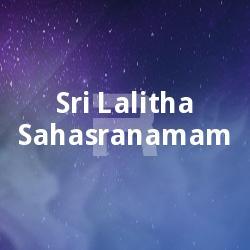 Sri Lalitha Sahasranamam - Gopika Poornima songs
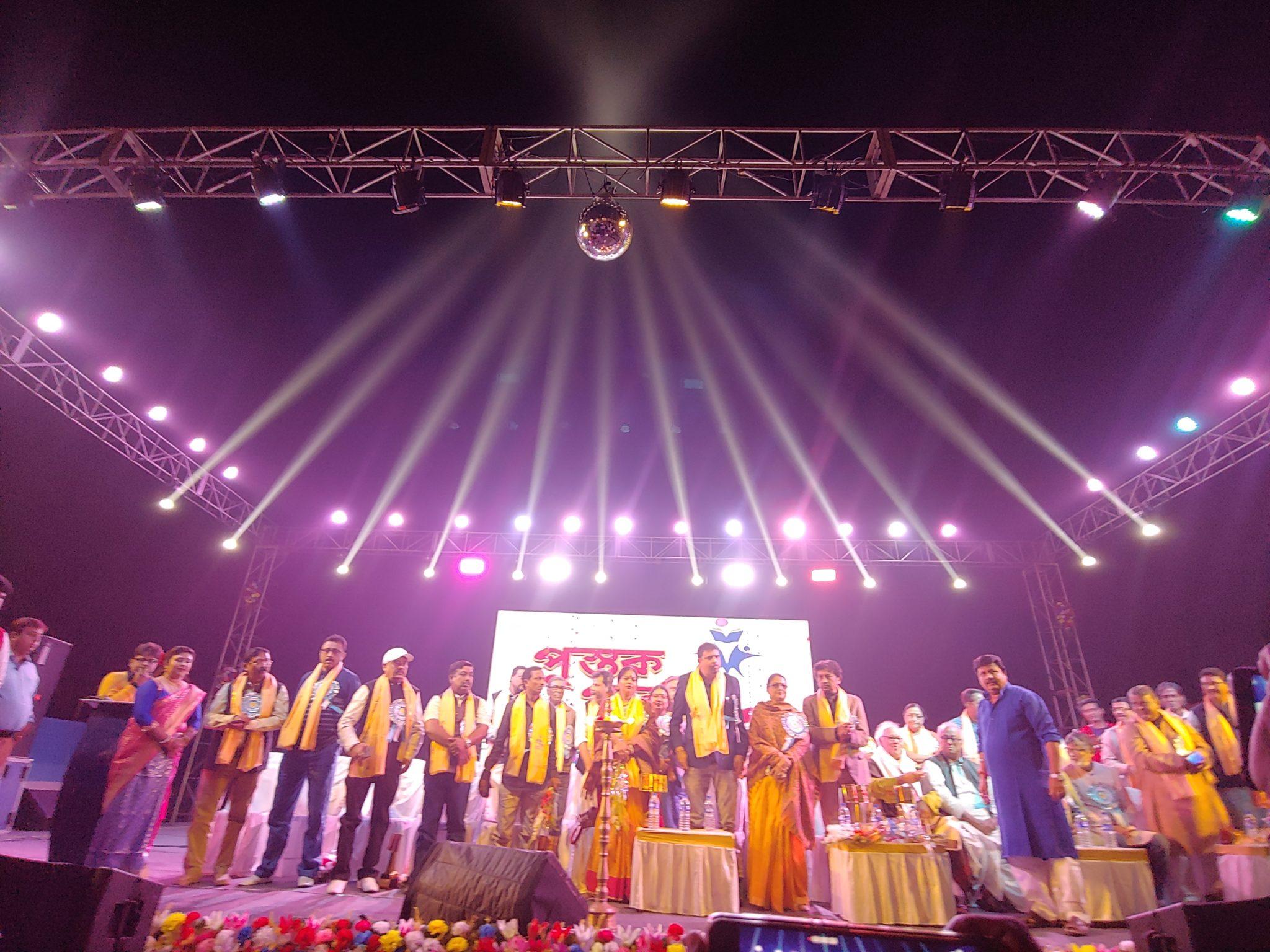 Bangur Boi O Utsob Committee presents 'Pustok Parbon – 2018'
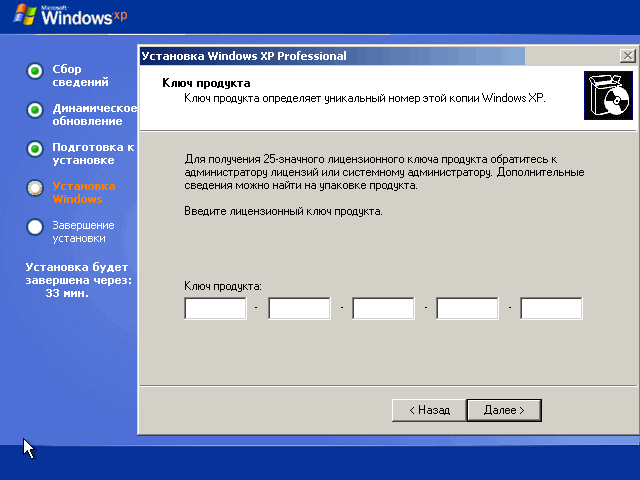 ��������� Windows XP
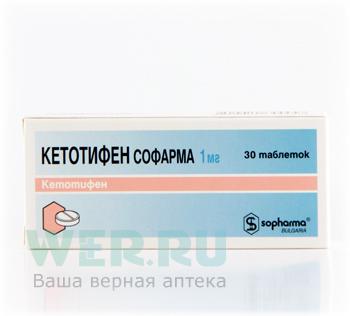 Таблетки кетотифен: инструкция по применению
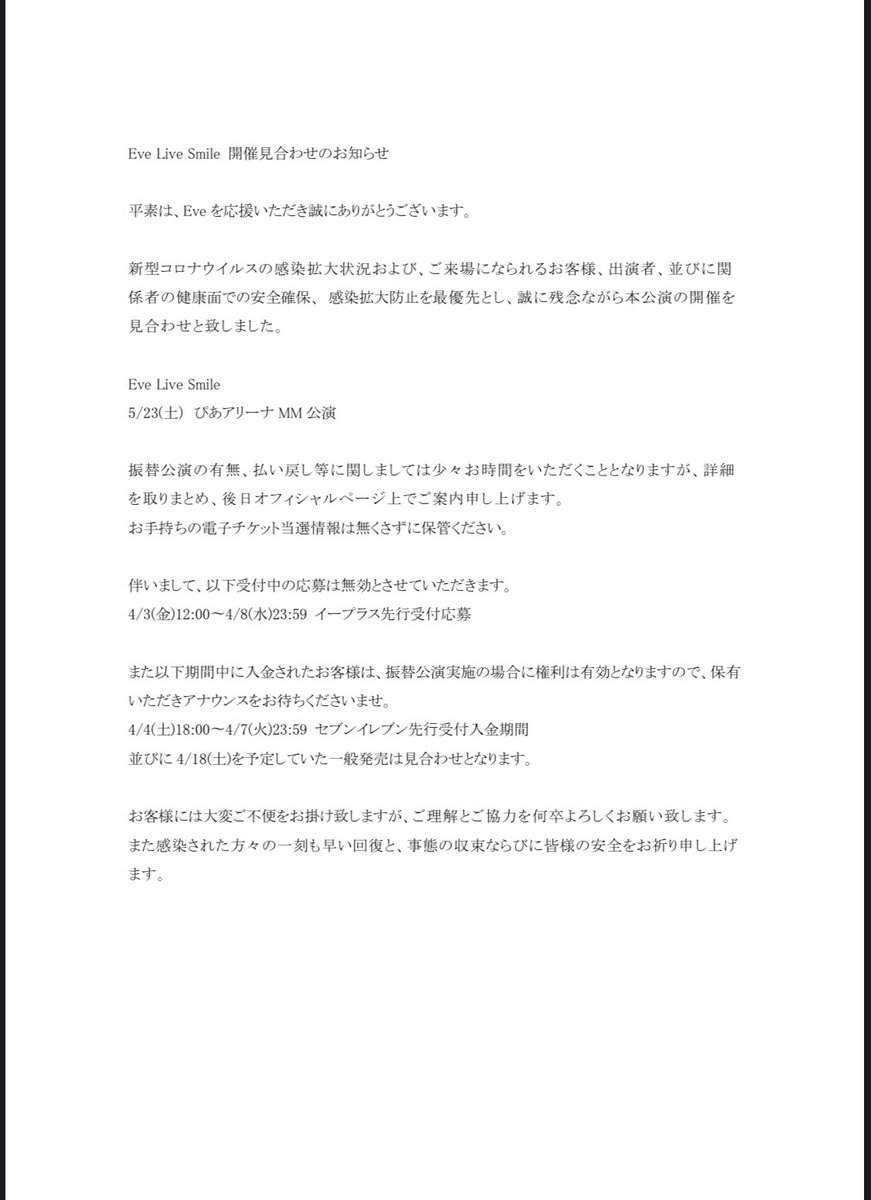 『Eve LIVE Smile 5.23 ぴあアリーナMM公演』開催見合わせのお知らせ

▸ **Work instruction**:
I would like an exact copy of the lines from the one holding "Таблетки кетотифен: инструкция по применению" through the last line of the entries above, with the pictures left out.

▸ **Solution below**:
 Таблетки кетотифен: инструкция по применению
 『Eve LIVE Smile 5.23 ぴあアリーナMM公演』開催見合わせのお知らせ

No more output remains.